### Provided data:
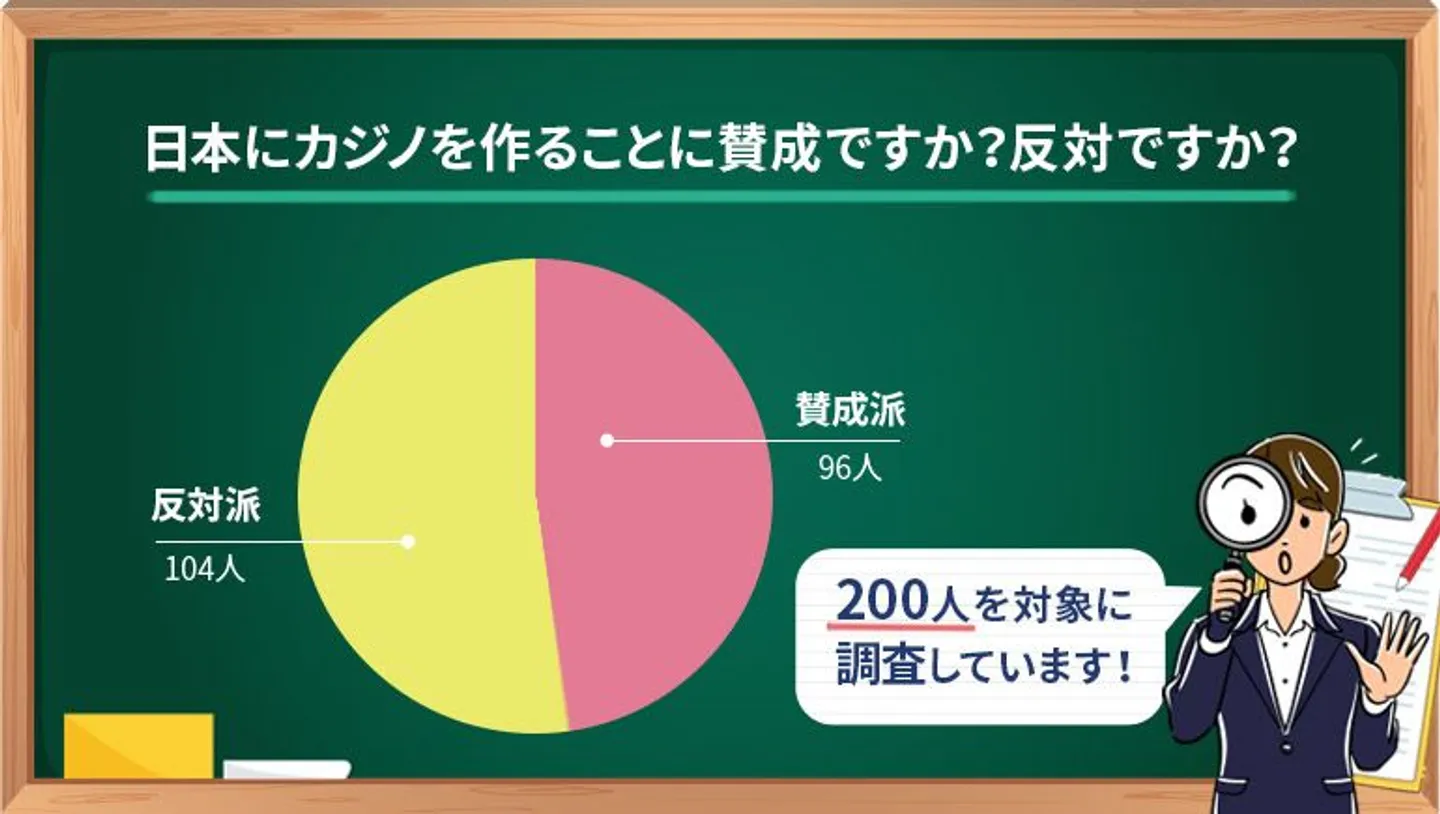 日本にカジノを作ることに賛成ですか？反対ですか？

賛成派
96人

反対派
104人

200人を対象に調査しています！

### Directions:
Copy the entries above faithfully and omit every image.

### Exercise response:
 日本にカジノを作ることに賛成ですか？反対ですか？

賛成派
96人

反対派
104人

200人を対象に調査しています！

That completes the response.